If you haven’t already seen it, stop reading immediately and click here.

Enchanting, right? But certainly not in the same way as Ossama Farouk’s dazzling finger work. What, I wondered, was so mesmerizing about this commercial? I hit the reverse button on my TV remote and played it again.

Sure, it was a giggle to see the improbable reenactment of the final dance scene in Dirty Dancing. And sure, it was delicious to see Manning and wide receiver Odell Beckham, Jr. twirl each other around the football field, then launch into the iconic lift made famous by Patrick Swayze and Jennifer Grey.

But upon further viewing (like, um, maybe eight times), I realized what really entranced me was Manning’s performance. His dancing was dreadful. Truly. Terrible. Yet he didn’t let that keep him from throwing himself into the dance moves with uninhibited conviction.

He showed no trace of embarrassment. No trace of self-consciousness that millions of people were going to see him dance so awkwardly. No trace of concern that he, the great Eli Manning, revered for his grace on the football field, was going to imprint himself as a klutz on viewers’ minds.

Instead, Manning telegraphed only one thing: his total commitment to the moment. Never mind that he was giving his everything to an activity for which he was hopelessly unsuited. Ungraceful though he might be, Manning was having, so to speak, the time of his life.

And that made his performance an enchanting one. An instructive one, too.

Playing with Abandon

I now try to approach my doumbek practice sessions with that same sort of outcome-be-damned attitude.

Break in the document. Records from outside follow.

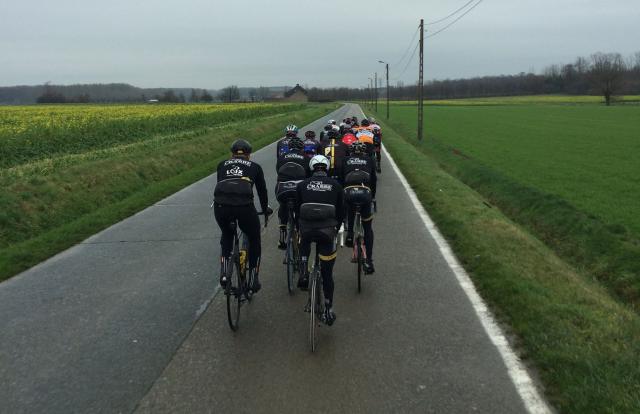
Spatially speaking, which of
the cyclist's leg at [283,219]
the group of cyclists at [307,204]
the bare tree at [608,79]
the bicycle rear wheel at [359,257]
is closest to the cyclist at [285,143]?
the cyclist's leg at [283,219]

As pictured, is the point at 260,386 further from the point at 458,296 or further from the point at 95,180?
the point at 95,180

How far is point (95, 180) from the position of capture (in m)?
14.1

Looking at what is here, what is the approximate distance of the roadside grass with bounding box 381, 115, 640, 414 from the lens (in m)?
3.97

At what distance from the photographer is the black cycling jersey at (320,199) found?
16.9 feet

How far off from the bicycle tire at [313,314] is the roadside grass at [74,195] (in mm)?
4979

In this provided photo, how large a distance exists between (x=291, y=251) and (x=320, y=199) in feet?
5.55

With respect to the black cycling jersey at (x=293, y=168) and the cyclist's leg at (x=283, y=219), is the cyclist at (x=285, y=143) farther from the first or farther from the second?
the cyclist's leg at (x=283, y=219)

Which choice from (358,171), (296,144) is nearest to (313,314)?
(358,171)

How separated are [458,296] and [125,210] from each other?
8.39m

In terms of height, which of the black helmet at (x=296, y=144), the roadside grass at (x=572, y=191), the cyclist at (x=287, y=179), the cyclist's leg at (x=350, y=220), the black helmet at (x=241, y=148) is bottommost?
the roadside grass at (x=572, y=191)

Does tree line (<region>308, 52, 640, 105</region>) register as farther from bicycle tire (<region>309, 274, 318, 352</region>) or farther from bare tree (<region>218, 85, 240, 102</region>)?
bicycle tire (<region>309, 274, 318, 352</region>)

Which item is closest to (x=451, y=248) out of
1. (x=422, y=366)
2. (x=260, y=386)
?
(x=422, y=366)

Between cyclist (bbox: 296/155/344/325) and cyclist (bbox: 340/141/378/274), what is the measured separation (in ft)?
3.86

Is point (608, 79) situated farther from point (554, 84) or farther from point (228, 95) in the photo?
point (228, 95)
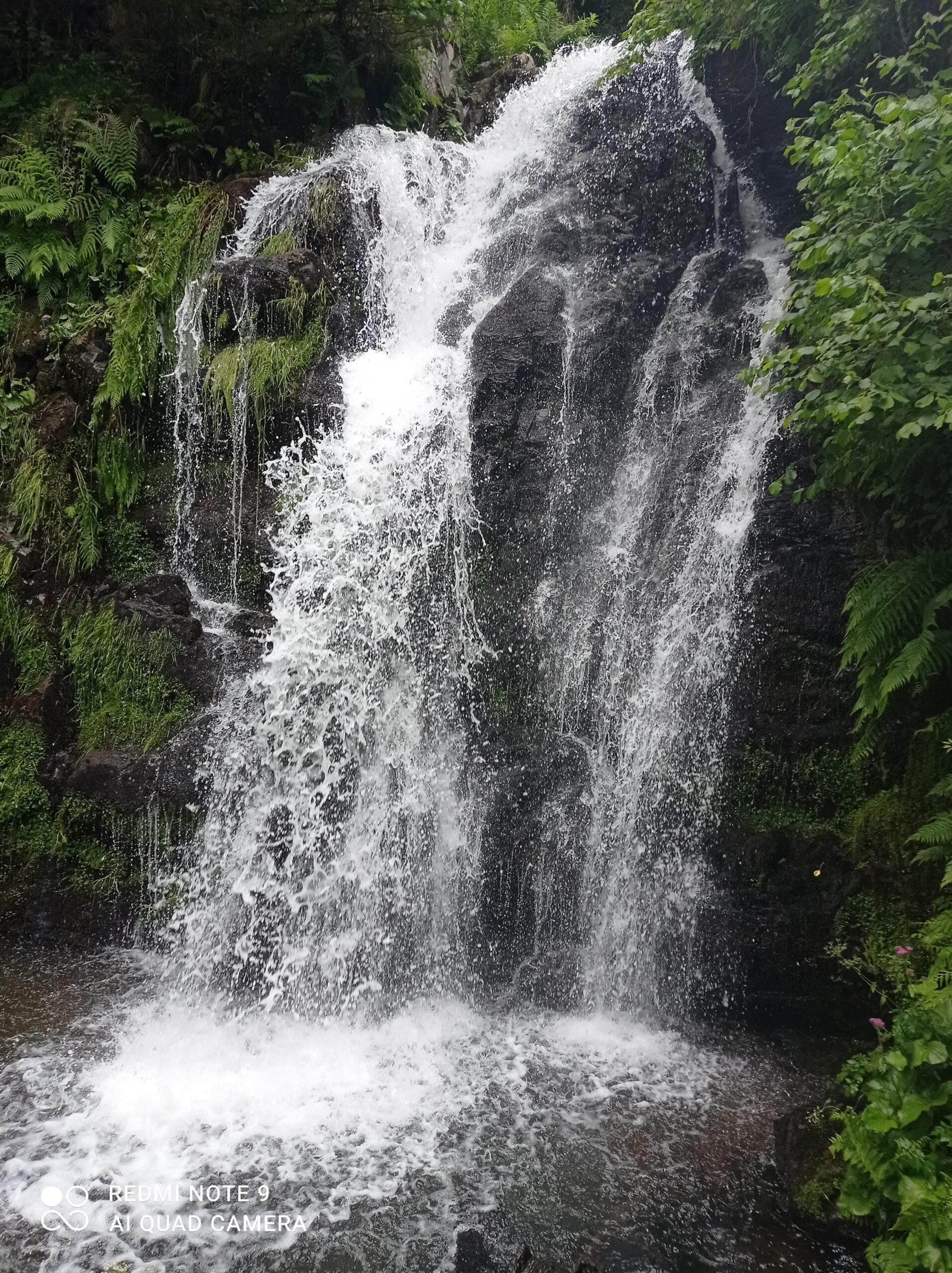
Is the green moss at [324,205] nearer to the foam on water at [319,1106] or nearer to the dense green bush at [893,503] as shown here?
the dense green bush at [893,503]

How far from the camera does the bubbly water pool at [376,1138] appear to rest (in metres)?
3.76

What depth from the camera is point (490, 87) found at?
12516mm

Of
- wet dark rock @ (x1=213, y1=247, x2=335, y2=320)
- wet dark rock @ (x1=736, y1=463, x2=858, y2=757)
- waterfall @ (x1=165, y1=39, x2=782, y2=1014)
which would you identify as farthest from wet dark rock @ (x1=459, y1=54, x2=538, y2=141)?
wet dark rock @ (x1=736, y1=463, x2=858, y2=757)

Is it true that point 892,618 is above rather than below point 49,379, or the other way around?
below

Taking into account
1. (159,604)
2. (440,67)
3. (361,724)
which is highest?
(440,67)

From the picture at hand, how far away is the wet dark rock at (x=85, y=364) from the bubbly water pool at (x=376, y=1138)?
5.40 metres

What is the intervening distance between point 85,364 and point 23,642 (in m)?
2.91

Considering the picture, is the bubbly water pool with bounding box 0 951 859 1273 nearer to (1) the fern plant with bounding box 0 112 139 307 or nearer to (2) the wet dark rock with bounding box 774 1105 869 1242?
(2) the wet dark rock with bounding box 774 1105 869 1242

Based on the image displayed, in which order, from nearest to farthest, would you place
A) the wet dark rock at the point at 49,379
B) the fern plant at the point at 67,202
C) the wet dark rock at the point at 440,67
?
the wet dark rock at the point at 49,379
the fern plant at the point at 67,202
the wet dark rock at the point at 440,67

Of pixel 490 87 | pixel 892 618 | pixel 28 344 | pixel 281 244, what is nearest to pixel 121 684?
pixel 28 344

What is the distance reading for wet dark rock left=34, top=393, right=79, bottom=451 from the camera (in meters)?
7.70

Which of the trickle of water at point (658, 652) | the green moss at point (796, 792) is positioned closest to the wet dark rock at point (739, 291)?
the trickle of water at point (658, 652)

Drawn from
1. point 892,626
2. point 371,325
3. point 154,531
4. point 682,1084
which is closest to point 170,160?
point 371,325

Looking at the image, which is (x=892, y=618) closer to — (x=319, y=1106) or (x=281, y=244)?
(x=319, y=1106)
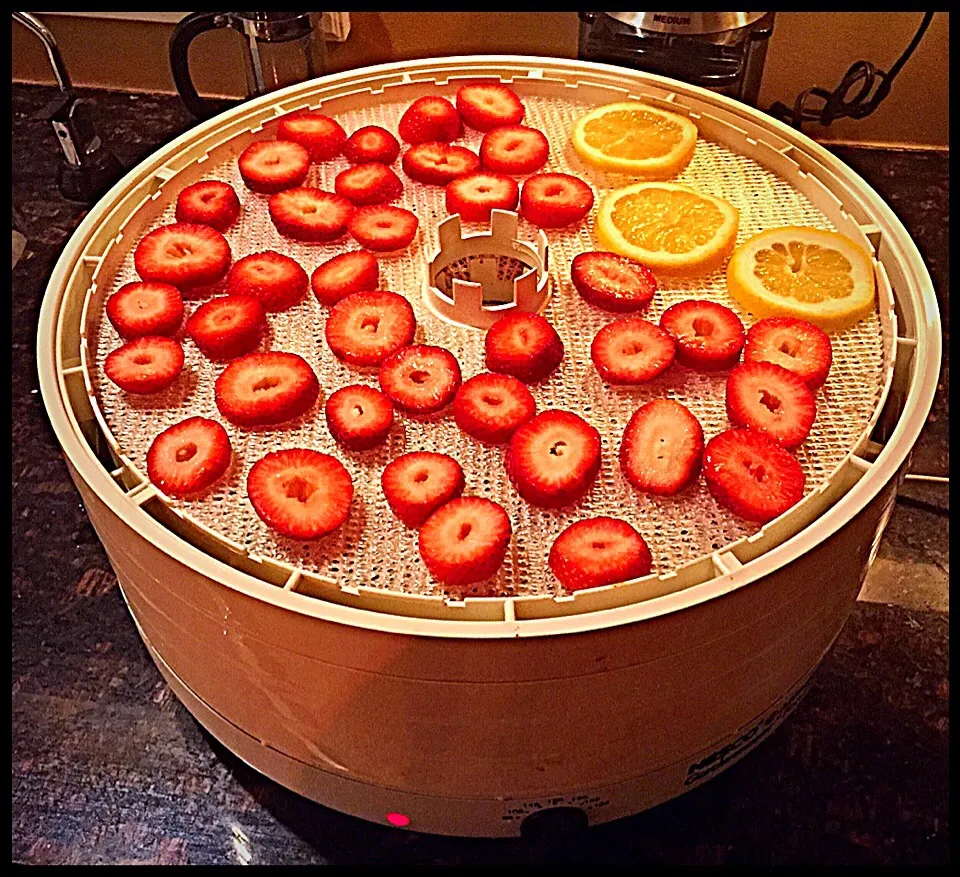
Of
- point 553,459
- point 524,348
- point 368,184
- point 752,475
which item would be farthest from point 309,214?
point 752,475

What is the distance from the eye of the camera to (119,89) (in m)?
1.75

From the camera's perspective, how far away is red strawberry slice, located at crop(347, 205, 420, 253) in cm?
93

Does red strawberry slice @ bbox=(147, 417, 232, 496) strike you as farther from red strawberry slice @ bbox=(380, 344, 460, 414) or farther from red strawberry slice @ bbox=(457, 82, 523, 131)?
red strawberry slice @ bbox=(457, 82, 523, 131)

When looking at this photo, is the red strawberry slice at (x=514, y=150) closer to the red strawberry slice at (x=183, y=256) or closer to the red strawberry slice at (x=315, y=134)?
the red strawberry slice at (x=315, y=134)

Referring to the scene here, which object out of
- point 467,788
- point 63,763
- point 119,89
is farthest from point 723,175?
point 119,89

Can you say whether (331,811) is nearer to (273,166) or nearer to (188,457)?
(188,457)

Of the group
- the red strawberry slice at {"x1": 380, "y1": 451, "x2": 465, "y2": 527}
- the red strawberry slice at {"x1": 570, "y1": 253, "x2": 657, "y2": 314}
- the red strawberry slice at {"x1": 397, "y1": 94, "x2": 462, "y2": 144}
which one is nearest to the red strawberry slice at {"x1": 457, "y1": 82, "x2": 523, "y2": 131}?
the red strawberry slice at {"x1": 397, "y1": 94, "x2": 462, "y2": 144}

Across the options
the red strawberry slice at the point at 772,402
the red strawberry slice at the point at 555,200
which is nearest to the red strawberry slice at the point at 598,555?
the red strawberry slice at the point at 772,402

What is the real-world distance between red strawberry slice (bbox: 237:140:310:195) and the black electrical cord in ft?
2.61

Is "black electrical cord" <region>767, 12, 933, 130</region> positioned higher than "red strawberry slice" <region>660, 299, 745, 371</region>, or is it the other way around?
"red strawberry slice" <region>660, 299, 745, 371</region>

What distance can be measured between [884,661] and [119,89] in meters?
1.51

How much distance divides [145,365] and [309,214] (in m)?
0.23

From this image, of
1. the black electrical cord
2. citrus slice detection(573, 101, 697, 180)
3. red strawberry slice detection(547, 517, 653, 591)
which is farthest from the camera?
the black electrical cord

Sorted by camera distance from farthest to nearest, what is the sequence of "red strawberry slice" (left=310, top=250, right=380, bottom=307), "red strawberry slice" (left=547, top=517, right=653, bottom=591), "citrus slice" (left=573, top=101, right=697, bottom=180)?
"citrus slice" (left=573, top=101, right=697, bottom=180), "red strawberry slice" (left=310, top=250, right=380, bottom=307), "red strawberry slice" (left=547, top=517, right=653, bottom=591)
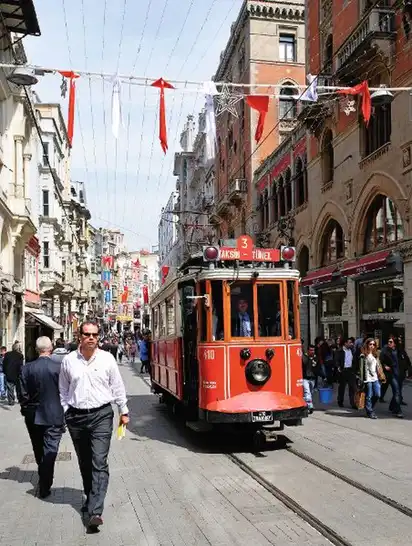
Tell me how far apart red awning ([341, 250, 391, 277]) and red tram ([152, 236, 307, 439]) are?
40.4 ft

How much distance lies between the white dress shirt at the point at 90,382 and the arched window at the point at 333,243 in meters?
21.5

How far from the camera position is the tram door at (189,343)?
11.1m

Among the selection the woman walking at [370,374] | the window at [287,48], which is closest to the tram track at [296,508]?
the woman walking at [370,374]

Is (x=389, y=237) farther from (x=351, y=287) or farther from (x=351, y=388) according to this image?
(x=351, y=388)

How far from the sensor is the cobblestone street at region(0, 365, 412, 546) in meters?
5.79

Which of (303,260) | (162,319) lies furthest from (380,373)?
(303,260)

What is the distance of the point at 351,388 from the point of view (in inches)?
608

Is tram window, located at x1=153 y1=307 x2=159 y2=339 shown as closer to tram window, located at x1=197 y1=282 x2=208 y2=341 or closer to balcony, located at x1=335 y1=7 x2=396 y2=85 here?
tram window, located at x1=197 y1=282 x2=208 y2=341

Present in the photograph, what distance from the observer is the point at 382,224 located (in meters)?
23.4

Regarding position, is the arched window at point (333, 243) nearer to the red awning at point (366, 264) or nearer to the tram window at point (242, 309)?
the red awning at point (366, 264)

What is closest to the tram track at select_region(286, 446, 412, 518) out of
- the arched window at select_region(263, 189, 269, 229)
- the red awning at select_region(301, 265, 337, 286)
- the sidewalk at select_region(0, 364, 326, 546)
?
the sidewalk at select_region(0, 364, 326, 546)

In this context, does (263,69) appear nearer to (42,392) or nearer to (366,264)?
(366,264)

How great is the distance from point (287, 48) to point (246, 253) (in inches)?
1493

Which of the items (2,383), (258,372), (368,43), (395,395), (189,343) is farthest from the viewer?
(368,43)
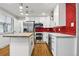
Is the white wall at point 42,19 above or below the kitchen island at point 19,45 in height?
above

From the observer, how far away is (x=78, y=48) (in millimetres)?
3932

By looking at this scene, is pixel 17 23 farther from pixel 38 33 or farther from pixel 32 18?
pixel 38 33

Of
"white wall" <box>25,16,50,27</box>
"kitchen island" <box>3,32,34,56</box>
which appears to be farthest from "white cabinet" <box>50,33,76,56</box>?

Yeah, my drumming is terrible, and unless I wake up with someone else’s fourth finger on my left hand, it will continue to be terrible.

But, hey, so what? I’ve never entertained a fantasy that I’ll someday play like Ossama Farouk. I do, however, now harbor a fantasy that, though quieter, in some ways feels grander: one day while torturing my poor doumbek, I’ll discover that I’m playing with the child-like abandon of Eli Manning.